The underdeveloped IPO market in Southeast Asia further exacerbates the issue. Companies often trade below their offer price, making it difficult for investors to recoup their investments. The complexity of markets within Southeast Asia itself also poses a challenge: what works in one country may not apply across the board.
Regulatory Scrutiny and Geopolitics
Regulatory scrutiny and geopolitics are significant push factors driving entrepreneurs out of Asia. Western firms may be hesitant to partner with Chinese startups due to concerns about data sharing and business models. Even for those comfortable working with Chinese companies, navigating the complex web of restrictions and politics in both the US and China is a daunting task – particularly as AI assumes a more strategic role in global competition.
The Silicon Valley Siren Song
The allure of Silicon Valley itself also plays a significant role. Many founders praise its vibrant community, whisper networks, and access to top talent. Sanjil Jain, an Indian founder who relocated to the US in April to build Drift, notes that “pretty much everyone is crazy about building new technologies” – a stark contrast to the more cautious approach often taken by investors in Asia.
A Double-Edged Sword
However, relocation to the US is not without its challenges. Visa requirements can be onerous, with H-1B fees raised from $5,000 to $100,000 last year (although a federal court has since blocked this hike). Achieving proper growth in the US market requires more than just proximity – it demands a deep understanding of local regulations, consumer preferences, and business norms.
Reader Views
- BOBeth O. · barista trainer
The article glosses over the reality that Asia's tech founders aren't just fleeing regulatory headaches and funding droughts - they're also seeking more straightforward market access for their products and services. US expansion can be a costly endeavor, but many Asian startups are willing to absorb those costs in exchange for access to a vast consumer market and the opportunity to compete on level footing with established global players. What's less clear is how these transplanted businesses will adapt to America's notoriously litigious business environment - a factor that could ultimately offset any initial benefits of their US relocation.

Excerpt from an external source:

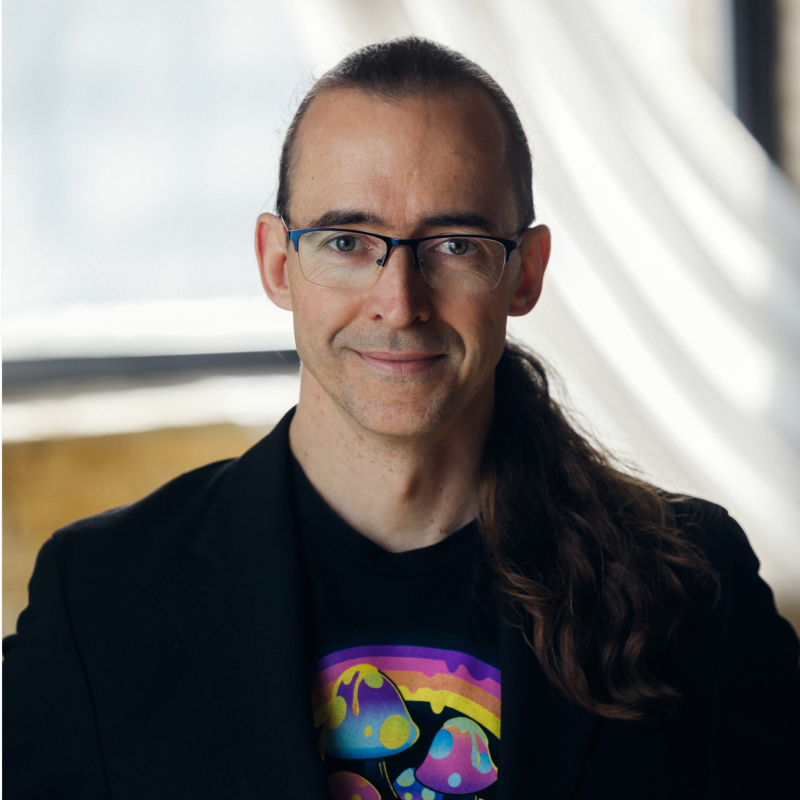 E289 - Ross Saunders, Ross G. Saunders Consulting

- RVRohan V. · home roaster
The exodus of Asian tech founders to the US is a symptom of a deeper problem: the venture capital market in Asia is stuck in neutral. While regulatory hurdles and fragmented markets are major contributors, I'd argue that the lack of a clear exit strategy for investors is just as significant. Without lucrative IPO options or M&A opportunities, VCs are hesitant to invest in Asian startups. Until this changes, expect more entrepreneurs to flee the region in search of greener pastures – and a more predictable path to profitability.
- TCThe Cafe Desk · editorial
The mass migration of Asian tech founders to the US is being touted as a response to regulatory scrutiny and funding woes, but let's not forget that this is also a case of market prioritization. What's often overlooked in the hype surrounding startup relocation is the uneven playing field created by local business cultures and norms. In Asia, venture capital firms are largely risk-averse, preferring short-term gains over long-term strategic investments. This has led to a dearth of Series B and C funding rounds in Southeast Asia, making it even more challenging for startups to scale globally.